▽

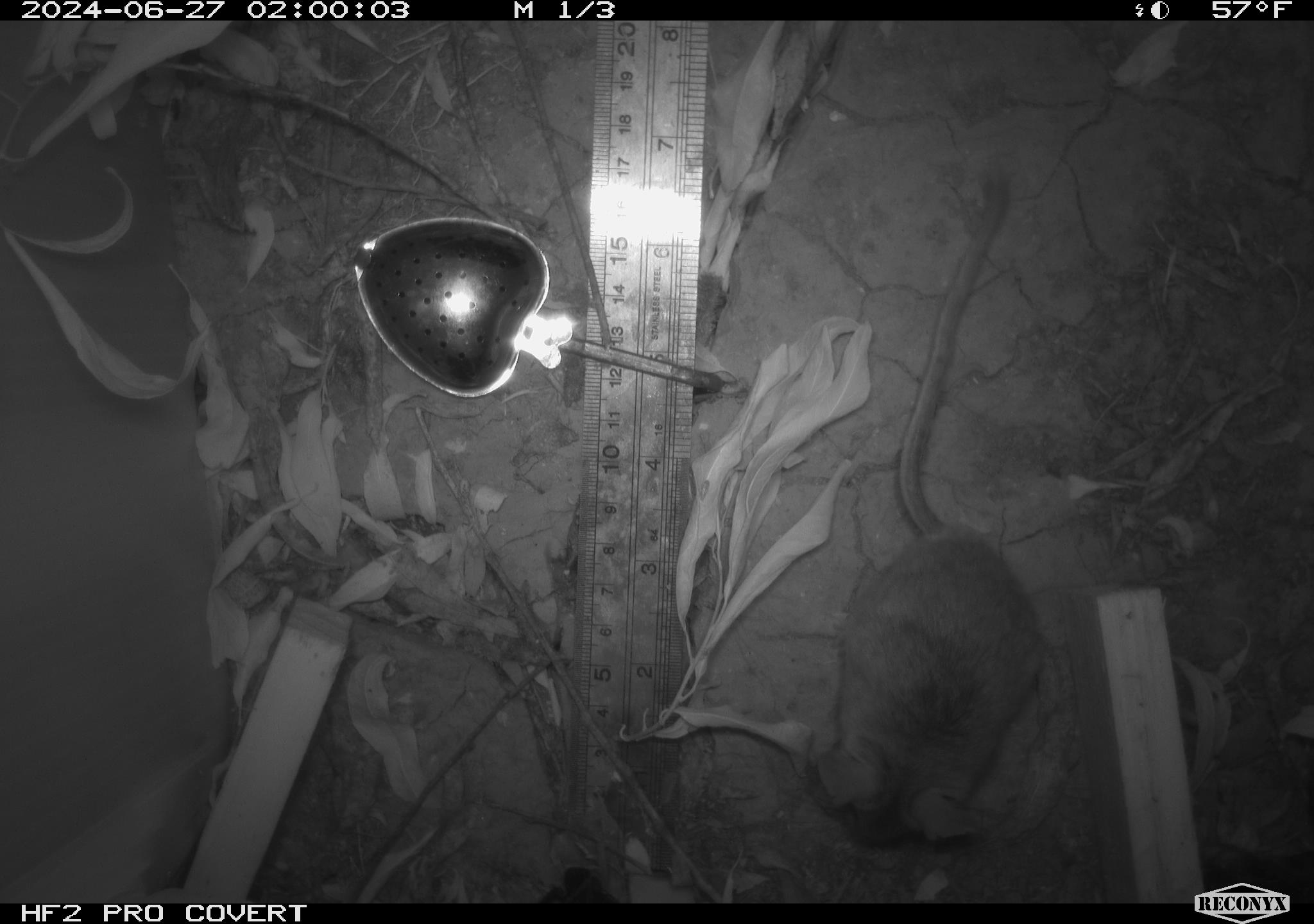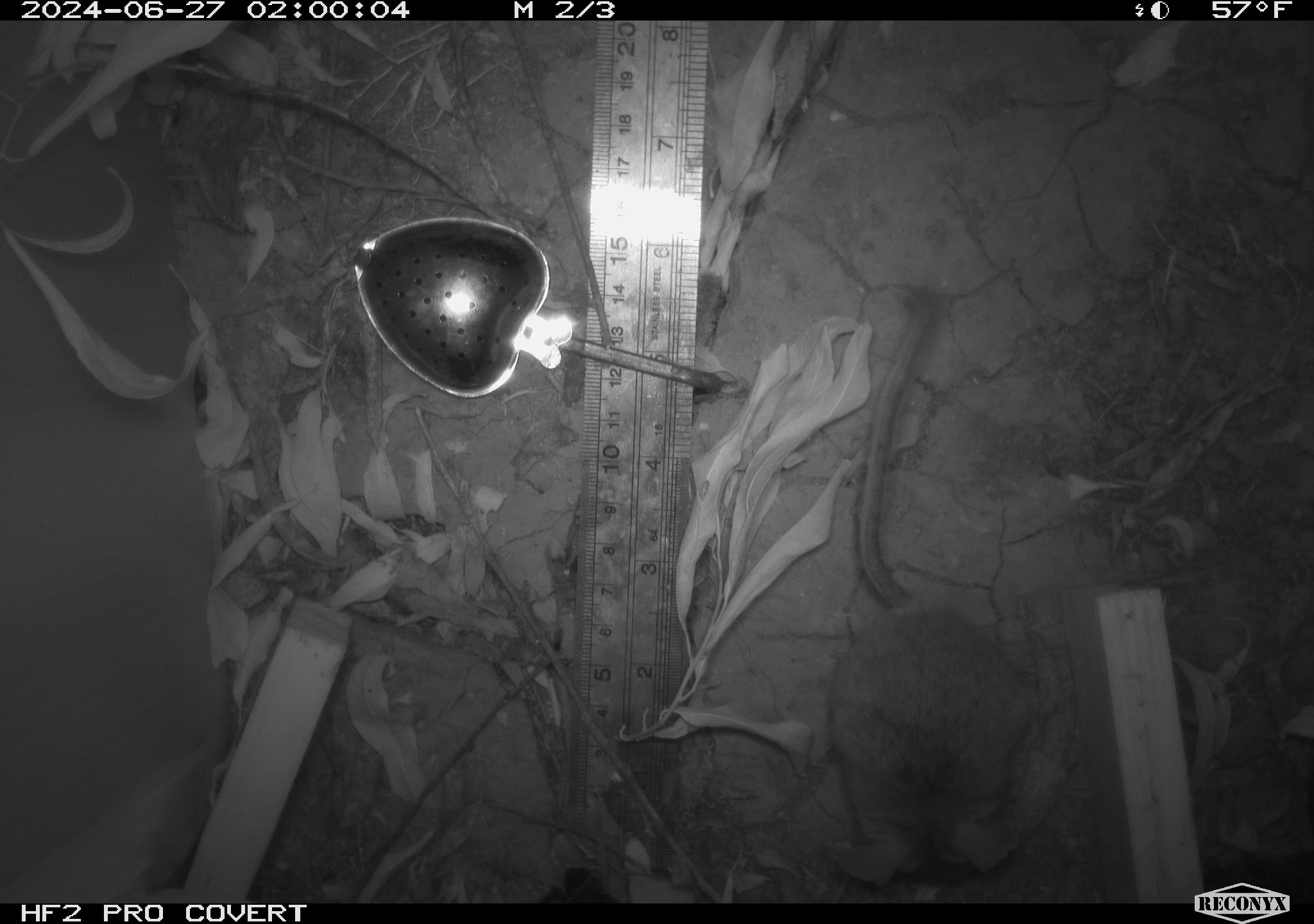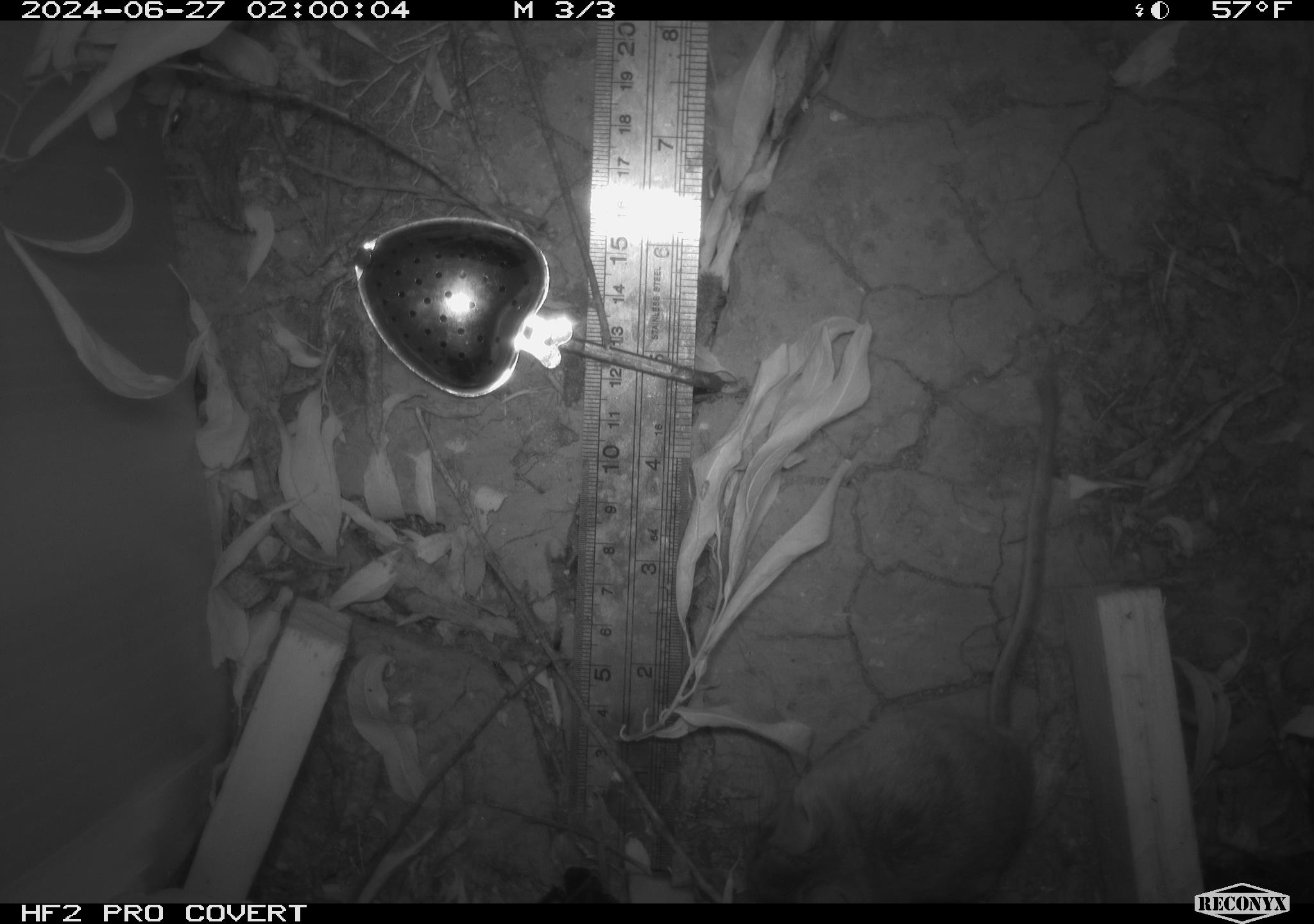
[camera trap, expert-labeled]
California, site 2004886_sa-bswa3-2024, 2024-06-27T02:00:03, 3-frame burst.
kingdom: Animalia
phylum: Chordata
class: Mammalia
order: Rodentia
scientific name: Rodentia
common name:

△
▽

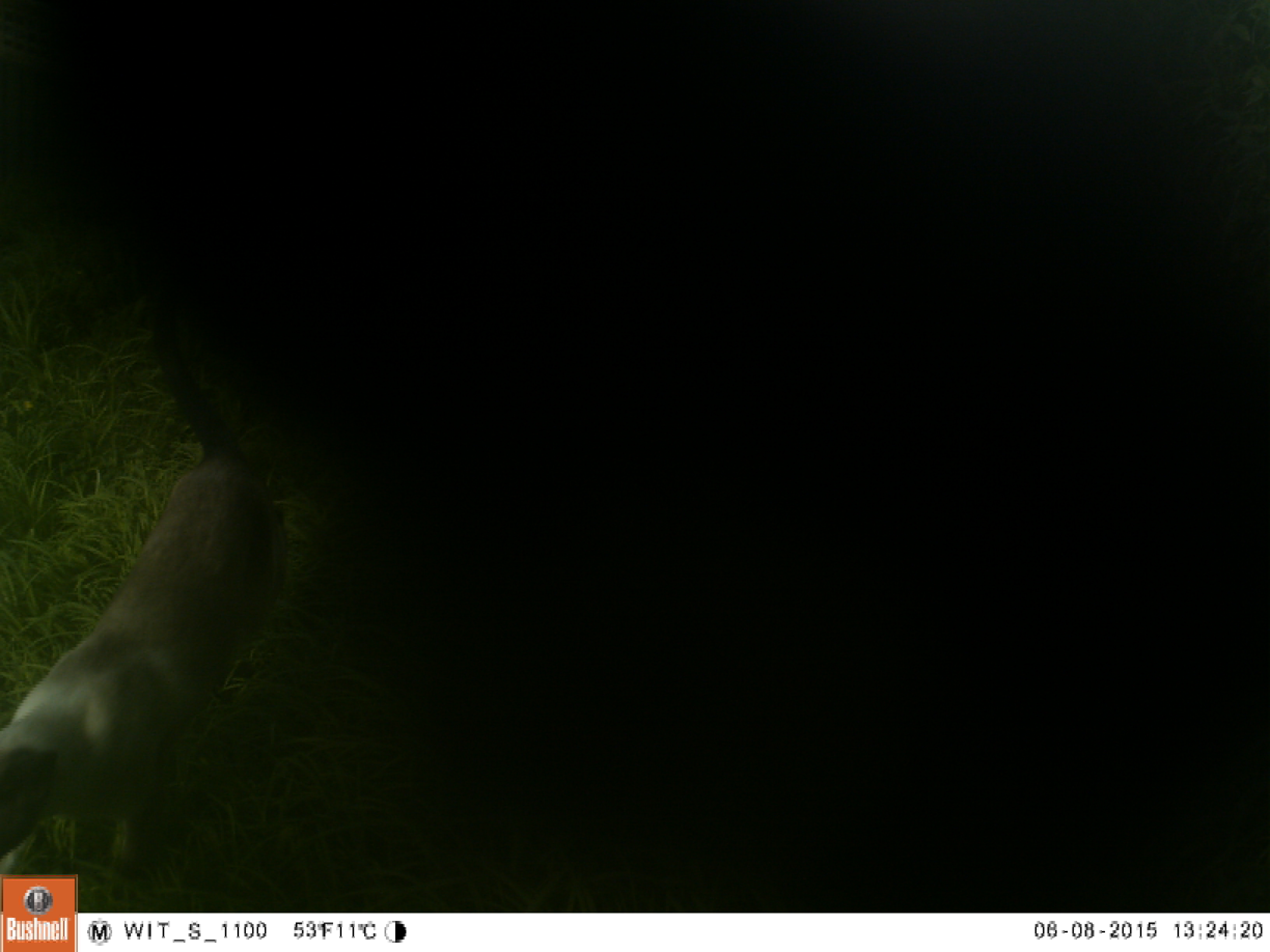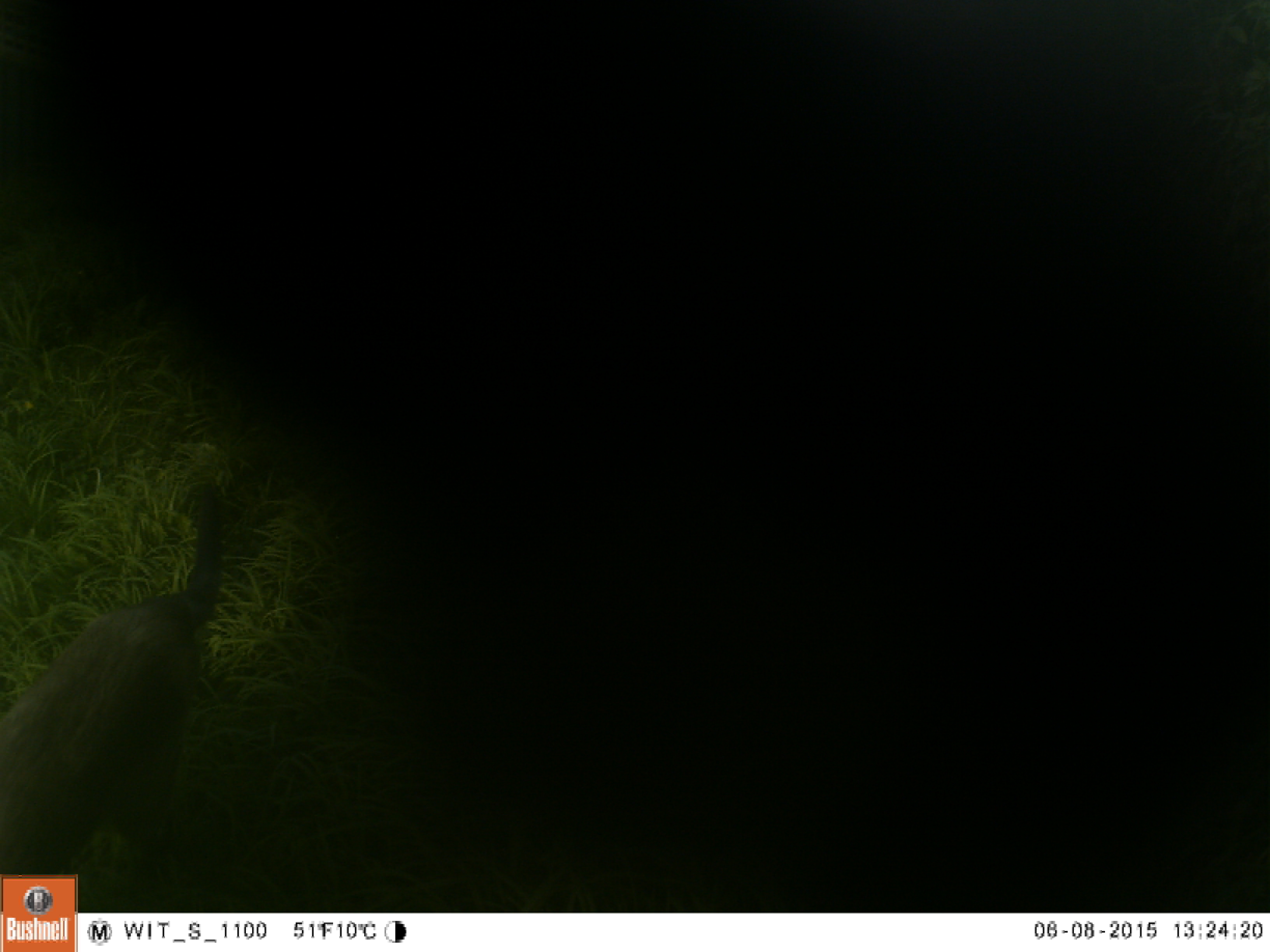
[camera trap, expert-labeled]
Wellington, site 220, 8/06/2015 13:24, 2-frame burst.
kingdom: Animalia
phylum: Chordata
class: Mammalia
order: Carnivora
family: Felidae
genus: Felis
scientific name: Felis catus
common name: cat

△
▽

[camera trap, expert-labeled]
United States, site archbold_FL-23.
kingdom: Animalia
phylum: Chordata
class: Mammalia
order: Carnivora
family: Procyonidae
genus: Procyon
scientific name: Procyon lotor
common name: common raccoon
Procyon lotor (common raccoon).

△

### Task requirements
Your answer should be the lines of the listing above between the line holding "Wellington, site 220, 8/06/2015" and the line holding "common name: cat", inclusive, restated word for word and alone.

### Exercise output
Wellington, site 220, 8/06/2015 13:24, 2-frame burst.
kingdom: Animalia
phylum: Chordata
class: Mammalia
order: Carnivora
family: Felidae
genus: Felis
scientific name: Felis catus
common name: cat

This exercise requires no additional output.